To me, of all the subplots for this weekend, that's the one that makes me most anxious. I just don't know if the Bears can bounce back, knowing what they've needed in the past month is one or two more points (see also: vs. Princeton, @ Union, vs. Cornell, @ Dartmouth, vs. RPI - all games where a point was possible) and get themselves mentally focused for a battle against another team that has been up and down, to say the least.
 
Re: Brown Hockey 2013-2014 - Climbing to the Top of the ECAC Ladder

I was at the game yesterday. I thought both teams were pretty sloppy for the first 2 and a half quarters before Union finally turned it on at the end of the 3rd. Other than that, the game was even. Brown always plays us tough so it was nice to break our winless streak at Meehan. I don't think we had won there since 2010.

Is Meehan always that quiet, empty, and cold? I've now been to games at Union, Cornell, Princeton, Yale, RPI, Harvard, and Brown and Meehan was by far the emptiest/quietest. Do most people just not care about Brown hockey? I was sitting in the student section...and I didn't see one student present.
 
Re: Brown Hockey 2013-2014 - Climbing to the Top of the ECAC Ladder

Is Meehan always that quiet, empty, and cold?
Do most people just not care about Brown hockey?

Yes and yes. You're a little late to the party on this.

If you have a suggestion as to how to remedy this (short of fielding an elite team, because at this juncture, that doesn't seem feasible), we're all ears.
 
Re: Brown Hockey 2013-2014 - Climbing to the Top of the ECAC Ladder

I was at the game yesterday. I thought both teams were pretty sloppy for the first 2 and a half quarters before Union finally turned it on at the end of the 3rd. Other than that, the game was even. Brown always plays us tough so it was nice to break our winless streak at Meehan. I don't think we had won there since 2010.

Is Meehan always that quiet, empty, and cold? I've now been to games at Union, Cornell, Princeton, Yale, RPI, Harvard, and Brown and Meehan was by far the emptiest/quietest. Do most people just not care about Brown hockey? I was sitting in the student section...and I didn't see one student present.
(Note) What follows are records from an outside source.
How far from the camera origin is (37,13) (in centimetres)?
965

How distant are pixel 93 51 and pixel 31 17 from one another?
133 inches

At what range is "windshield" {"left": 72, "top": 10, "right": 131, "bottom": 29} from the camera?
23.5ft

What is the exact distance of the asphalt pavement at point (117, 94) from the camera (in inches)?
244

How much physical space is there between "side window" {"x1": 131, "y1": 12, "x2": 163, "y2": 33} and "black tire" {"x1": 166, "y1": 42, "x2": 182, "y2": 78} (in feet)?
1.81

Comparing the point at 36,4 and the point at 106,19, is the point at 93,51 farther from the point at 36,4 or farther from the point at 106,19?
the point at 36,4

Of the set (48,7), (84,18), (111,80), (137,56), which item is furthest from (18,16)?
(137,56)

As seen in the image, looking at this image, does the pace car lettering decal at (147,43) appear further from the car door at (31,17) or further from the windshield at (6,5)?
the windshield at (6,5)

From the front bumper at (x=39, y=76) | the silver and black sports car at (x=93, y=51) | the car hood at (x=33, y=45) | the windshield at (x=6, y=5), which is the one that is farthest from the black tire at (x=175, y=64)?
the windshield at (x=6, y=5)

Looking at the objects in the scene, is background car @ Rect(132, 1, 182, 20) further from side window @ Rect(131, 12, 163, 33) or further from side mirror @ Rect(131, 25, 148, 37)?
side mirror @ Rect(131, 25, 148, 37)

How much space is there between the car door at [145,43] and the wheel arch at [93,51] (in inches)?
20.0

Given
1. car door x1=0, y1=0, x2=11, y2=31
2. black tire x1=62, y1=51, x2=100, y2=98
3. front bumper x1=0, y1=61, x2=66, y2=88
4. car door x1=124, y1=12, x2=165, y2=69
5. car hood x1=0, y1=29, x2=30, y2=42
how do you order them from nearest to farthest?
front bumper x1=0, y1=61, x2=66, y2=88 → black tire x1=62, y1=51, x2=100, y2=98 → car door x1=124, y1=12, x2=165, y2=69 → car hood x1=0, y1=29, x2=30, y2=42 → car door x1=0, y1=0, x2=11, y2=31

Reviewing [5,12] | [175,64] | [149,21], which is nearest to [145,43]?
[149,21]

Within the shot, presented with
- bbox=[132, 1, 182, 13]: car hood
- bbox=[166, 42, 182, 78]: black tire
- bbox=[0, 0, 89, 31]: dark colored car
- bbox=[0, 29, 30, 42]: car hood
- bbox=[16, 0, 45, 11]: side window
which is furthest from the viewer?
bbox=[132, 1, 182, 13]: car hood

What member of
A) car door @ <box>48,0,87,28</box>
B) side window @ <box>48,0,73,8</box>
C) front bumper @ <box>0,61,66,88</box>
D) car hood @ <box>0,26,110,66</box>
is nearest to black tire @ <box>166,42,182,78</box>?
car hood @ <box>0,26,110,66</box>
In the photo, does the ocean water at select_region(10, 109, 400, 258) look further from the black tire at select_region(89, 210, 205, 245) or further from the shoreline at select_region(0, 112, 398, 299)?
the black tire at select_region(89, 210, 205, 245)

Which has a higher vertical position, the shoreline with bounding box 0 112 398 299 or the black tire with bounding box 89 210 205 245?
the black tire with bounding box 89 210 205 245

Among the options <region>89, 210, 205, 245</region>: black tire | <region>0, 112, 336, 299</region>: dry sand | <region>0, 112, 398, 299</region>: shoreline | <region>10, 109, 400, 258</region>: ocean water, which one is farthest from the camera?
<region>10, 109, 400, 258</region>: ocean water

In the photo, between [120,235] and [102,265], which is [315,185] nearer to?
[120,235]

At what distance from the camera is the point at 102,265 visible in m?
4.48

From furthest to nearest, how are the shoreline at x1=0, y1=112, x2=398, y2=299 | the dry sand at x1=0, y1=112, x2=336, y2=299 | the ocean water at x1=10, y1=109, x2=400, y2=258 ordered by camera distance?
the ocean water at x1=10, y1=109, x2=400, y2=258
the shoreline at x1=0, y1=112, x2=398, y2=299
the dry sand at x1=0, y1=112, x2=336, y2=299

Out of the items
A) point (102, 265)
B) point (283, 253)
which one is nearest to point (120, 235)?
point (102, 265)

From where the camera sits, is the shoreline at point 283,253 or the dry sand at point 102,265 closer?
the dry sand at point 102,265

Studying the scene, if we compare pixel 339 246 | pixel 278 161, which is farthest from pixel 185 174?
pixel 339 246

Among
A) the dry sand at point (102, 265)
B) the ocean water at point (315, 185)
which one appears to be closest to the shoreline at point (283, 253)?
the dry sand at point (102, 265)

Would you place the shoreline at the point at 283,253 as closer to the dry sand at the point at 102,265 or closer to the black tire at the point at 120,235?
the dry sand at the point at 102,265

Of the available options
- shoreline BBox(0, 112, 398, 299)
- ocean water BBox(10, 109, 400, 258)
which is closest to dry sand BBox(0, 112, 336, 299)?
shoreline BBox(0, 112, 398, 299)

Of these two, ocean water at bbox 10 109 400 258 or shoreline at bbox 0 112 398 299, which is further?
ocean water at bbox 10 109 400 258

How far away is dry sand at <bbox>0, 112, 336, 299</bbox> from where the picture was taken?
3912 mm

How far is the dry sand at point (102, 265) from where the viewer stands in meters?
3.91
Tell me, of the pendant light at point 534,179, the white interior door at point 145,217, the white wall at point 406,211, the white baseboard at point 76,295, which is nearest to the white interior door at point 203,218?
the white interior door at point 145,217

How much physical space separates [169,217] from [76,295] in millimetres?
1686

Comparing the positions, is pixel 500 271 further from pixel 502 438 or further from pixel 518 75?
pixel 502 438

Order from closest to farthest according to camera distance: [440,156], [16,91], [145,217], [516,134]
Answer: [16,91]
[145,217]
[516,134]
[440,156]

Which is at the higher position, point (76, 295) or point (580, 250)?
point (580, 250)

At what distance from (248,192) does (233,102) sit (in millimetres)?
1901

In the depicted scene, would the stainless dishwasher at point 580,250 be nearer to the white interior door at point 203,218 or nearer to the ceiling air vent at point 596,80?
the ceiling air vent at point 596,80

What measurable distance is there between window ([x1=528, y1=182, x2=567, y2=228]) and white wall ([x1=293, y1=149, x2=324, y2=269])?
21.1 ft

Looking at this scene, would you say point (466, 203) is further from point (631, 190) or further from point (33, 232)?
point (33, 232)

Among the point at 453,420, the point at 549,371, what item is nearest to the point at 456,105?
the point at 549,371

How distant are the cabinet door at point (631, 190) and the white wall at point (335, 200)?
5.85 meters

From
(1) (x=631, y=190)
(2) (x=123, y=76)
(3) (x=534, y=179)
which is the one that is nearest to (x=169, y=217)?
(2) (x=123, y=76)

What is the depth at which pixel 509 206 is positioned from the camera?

Meehan had great crowds three times this year: BC, Quinnipiac, and Yale. Occasionally, the Cornell and Harvard games draw well, but Brown students go to those games because of the Ivy League connections. Union, RPI, Colgate, Clarkson, St. Lawrence - they don't draw well, regardless of how well the other team is doing, because they don't have the name draw and our fans don't understand college hockey, typically.

The students aren't going to a 4:00 game on a Saturday afternoon. Period. There are too many other draws on campus, particularly on a Saturday. Our students have many choices, and hockey is rarely the top choice, simply put. Unlike soccer and lacrosse, who regularly draw big crowds - the soccer opener has long been an event that attracts a good number of students - hockey, football, and even basketball don't draw huge student sections. What is disappointing, though, is that the fans didn't really come back en masse after drawing well against BC and Yale and getting positive results.

Bottom line - if that game vs. Union pitted #3 Union and a ranked Brown team, our fickle fans may have made more of an appearance, but where we had fallen out of favor and the game were at 4 - we're lucky we had the place 5/8 full.
 
Re: Brown Hockey 2013-2014 - Climbing to the Top of the ECAC Ladder

Meehan had great crowds three times this year: BC, Quinnipiac, and Yale.

Cornell was a much better crowd than QU. The weather kept most of what should have been a near-sellout away for QU.
 
Re: Brown Hockey 2013-2014 - Climbing to the Top of the ECAC Ladder

Cornell was a much better crowd than QU. The weather kept most of what should have been a near-sellout away for QU.

It kept alot of Quinnipiac fans at home. The alumni event at Spats was likely less than half of what they expected due to the weather.